The United Nations on Friday warned that malnutrition among the Rohingya refugee children in Bangladesh has reached life-threatening levels.
The UN's children's agency cited preliminary data to claim that nearly 7.5 percent of the children crammed into one of the camps in Bangladesh's Cox's Bazar district were at risk of dying from severe acute malnutrition.
Rohingyas are stateless Indo-Aryan people from the Rakhine state in Myanmar and are categorised as one of the most persecuted minorities in the world.
Around 40,000 Rohingyas have settled in India. This year over 4 lakh Rohingyas have fled the state, pouring into nearby countries like Bangladesh.
According to the UN Children's Fund (Unicef) report, nearly 58 percent of about 6 lakh Rohingya refugees in Bangladesh are children. Unicef said these children have been heavily exposed to infectious diseases.
The UN report was titled "Outcast and Desperate: Rohingya refugee children face a perilous future," and released at a press conference in Geneva, Switzerland.
"It's very worrying to see the condition of children who keep arriving," Unicef spokesman Christophe Boulierac told reporters in Geneva after a recent trip to the camps.
The UN and its partners are already treating more than 2,000 acutely malnourished children at 15 treatment centres. They are also in the process of adding six more such centres to threat the children.
"The Rohingya children in the camp, who have survived horrors in Myanmar's northern Rakhine State and a dangerous journey here, are already caught up in a catastrophe," Unicef Bangladesh Representative Edouard Beigbeder said in a statement.
"Those with severe malnutrition are now at risk of dying from an entirely preventable and treatable cause," he warned.
"The condition of these children has further deteriorated due to the long journey across the border and the conditions in the camps," the Unicef statement said.

§ **Exercises to complete**:
a: Print the passage from the article on Rohingya refugee children in Bangladesh, beginning at the words "The UN report" and stopping after the words "threat the children.".
b: In one to three sentences, explain why, according to the article on Rohingya refugee children in Bangladesh, the children's condition has grown worse.
c: Pick up the article on Rohingya refugee children in Bangladesh after its last sentence and keep writing it.

§ **Data**:
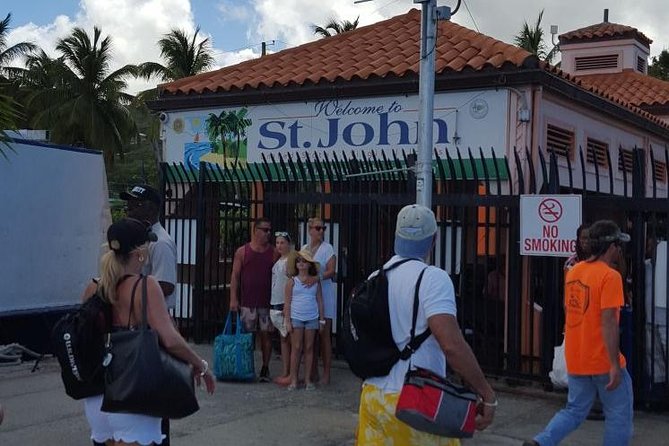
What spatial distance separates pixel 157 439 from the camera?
390 centimetres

§ **Answers to each task**:
a:
The UN report was titled "Outcast and Desperate: Rohingya refugee children face a perilous future," and released at a press conference in Geneva, Switzerland.
"It's very worrying to see the condition of children who keep arriving," Unicef spokesman Christophe Boulierac told reporters in Geneva after a recent trip to the camps.
The UN and its partners are already treating more than 2,000 acutely malnourished children at 15 treatment centres. They are also in the process of adding six more such centres to threat the children.

b: The Unicef statement says the children's condition has further deteriorated because of the long journey across the border and the conditions in the camps.

c:
US lawmakers propose sanctions
United States lawmakers have proposed santions against Myanmar's military. The decision is some of the stongest effort yet taken by the US to pressure Myanman to end its abusive treatment of the Rohingya Muslim community.
The latest violence in Myanmar's northwestern Rakhine state began on August 25 when Rohingya insurgents reportedly attacked various police posts and an army base.
A military counter-offensive and clashes led to a loss of at least 400 lives and triggered an exodus of the villagers in the region to Bangladesh.
Suu Kyi has been severely criticised for her failure to intervene in the military crackdown on the Rohingya community. In a speech in September, she had said Myanmar would take back only "verified" refugees.
US House Republicans and Democrats on Friday introduced legislation that would curtail cooperation with Myanmar's military. The legislation would also require the White House to identify senior military officials from Myanmar who would have US visa bans imposed or re-imposed on them.
"Our legislation would hold accountable the senior military officials responsible for the slaughter and displacement of innocent men, women and children in Burma, and make clear that the United States will not stand for these atrocities," Senate Armed Services Committee chairman John McCainMcCain said in a statement.